Fourth, Thimbleby et al. suggest that the model should allow self-replication. Lee [5] has described a TM capable of outputting its own description (see also [6, Problem 7.4-3.]). Such a TM is quite sufficient for our purposes. Thimbleby et al. find it restricting that this kind of self-replication property is up to representation. We do not find it as a restriction. It fact, the whole model is up to representation. Namely, we fix the representation for TMs appearing in the tape of the UTM. Another coding would end up with different kinds of representation for all parts of the model.
The fifth and last argument by Thimbleby et al. concerns time and space requirements. They point out that some viruses do their damage by consuming time and space, and that this has no consequences in TM models where speed and space are immaterial. Again, this is a matter of the level of abstraction. Time and space requirements for TMs can be defined, but it is questionable whether the effects of such viruses are meaningful to measure in an abstract model.

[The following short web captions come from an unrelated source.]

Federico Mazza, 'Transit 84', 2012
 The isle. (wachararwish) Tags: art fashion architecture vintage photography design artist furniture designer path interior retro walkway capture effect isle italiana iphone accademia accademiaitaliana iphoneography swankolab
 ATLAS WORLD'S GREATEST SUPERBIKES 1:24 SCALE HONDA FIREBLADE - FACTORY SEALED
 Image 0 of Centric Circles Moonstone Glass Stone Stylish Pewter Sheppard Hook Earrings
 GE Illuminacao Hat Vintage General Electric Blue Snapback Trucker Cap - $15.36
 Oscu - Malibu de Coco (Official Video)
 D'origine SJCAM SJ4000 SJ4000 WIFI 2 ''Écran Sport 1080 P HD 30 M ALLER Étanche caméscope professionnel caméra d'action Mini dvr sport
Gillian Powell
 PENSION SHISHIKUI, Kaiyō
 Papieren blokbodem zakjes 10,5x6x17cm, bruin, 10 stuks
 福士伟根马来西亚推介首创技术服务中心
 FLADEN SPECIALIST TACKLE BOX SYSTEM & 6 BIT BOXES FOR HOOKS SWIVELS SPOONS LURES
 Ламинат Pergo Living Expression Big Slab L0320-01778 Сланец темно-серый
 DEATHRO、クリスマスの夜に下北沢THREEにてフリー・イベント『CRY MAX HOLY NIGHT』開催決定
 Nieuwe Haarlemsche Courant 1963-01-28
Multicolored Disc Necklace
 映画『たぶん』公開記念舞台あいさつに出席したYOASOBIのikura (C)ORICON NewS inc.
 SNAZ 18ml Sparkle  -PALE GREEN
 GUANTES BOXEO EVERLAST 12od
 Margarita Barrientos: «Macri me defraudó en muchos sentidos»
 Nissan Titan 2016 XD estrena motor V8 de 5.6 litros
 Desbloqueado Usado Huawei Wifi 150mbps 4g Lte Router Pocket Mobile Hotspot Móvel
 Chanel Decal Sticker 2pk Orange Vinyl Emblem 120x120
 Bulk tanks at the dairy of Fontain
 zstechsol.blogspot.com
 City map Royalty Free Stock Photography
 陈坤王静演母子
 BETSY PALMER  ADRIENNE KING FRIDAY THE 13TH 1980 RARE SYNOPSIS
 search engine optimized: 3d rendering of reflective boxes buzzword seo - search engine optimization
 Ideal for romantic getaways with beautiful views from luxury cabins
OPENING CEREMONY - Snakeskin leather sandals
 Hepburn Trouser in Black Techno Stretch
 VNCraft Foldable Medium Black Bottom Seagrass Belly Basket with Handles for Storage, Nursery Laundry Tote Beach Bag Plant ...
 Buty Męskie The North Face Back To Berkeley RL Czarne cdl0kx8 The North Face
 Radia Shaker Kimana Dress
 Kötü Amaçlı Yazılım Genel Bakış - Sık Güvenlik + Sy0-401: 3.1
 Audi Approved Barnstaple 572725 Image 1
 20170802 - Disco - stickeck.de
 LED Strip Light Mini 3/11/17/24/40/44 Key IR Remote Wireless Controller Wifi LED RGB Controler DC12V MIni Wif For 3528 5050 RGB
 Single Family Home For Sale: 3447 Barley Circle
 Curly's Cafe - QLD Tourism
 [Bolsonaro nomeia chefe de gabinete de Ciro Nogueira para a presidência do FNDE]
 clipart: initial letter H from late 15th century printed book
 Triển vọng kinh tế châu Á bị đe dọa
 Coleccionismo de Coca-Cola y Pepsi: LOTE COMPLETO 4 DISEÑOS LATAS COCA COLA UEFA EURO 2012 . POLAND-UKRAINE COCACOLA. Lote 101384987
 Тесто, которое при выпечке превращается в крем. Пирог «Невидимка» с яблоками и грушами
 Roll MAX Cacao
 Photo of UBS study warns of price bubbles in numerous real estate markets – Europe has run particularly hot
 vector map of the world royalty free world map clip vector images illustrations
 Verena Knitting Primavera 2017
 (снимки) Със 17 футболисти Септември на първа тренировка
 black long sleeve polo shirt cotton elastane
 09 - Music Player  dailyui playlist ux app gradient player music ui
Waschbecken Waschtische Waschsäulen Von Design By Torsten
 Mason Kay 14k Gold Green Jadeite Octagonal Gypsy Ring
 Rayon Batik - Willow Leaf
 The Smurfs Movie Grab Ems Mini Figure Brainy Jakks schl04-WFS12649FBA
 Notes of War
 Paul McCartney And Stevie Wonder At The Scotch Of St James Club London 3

We have (re-)introduced a universal TM model for computer viruses, and have evaluated its merits against the critique by Thimbleby et al. The key concept is the level of abstraction. What are you doing with your model? For many purposes, especially including those related to the basic undecidability questions concerning computer viruses, the UTM model discussed seems to be quite appropriate.
This work was supported by the Academy of Finland (Project 35025).